* _Extracted information_:
##########

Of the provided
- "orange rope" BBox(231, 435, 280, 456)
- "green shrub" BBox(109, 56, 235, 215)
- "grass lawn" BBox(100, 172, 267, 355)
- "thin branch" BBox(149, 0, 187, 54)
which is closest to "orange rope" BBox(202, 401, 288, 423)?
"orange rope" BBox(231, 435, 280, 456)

##########

* _Your objective_: Multiply each bounding-box coordinate in the answers of the rows above by 1.05, rounding to the nearest whole number with halves going up. Reproduce every line of these rows in full, leaving all other lines unchanged.

* _Written solution_:
Of the provided
- "orange rope" BBox(231, 435, 280, 456)
- "green shrub" BBox(109, 56, 235, 215)
- "grass lawn" BBox(100, 172, 267, 355)
- "thin branch" BBox(149, 0, 187, 54)
which is closest to "orange rope" BBox(202, 401, 288, 423)?
"orange rope" BBox(243, 457, 294, 479)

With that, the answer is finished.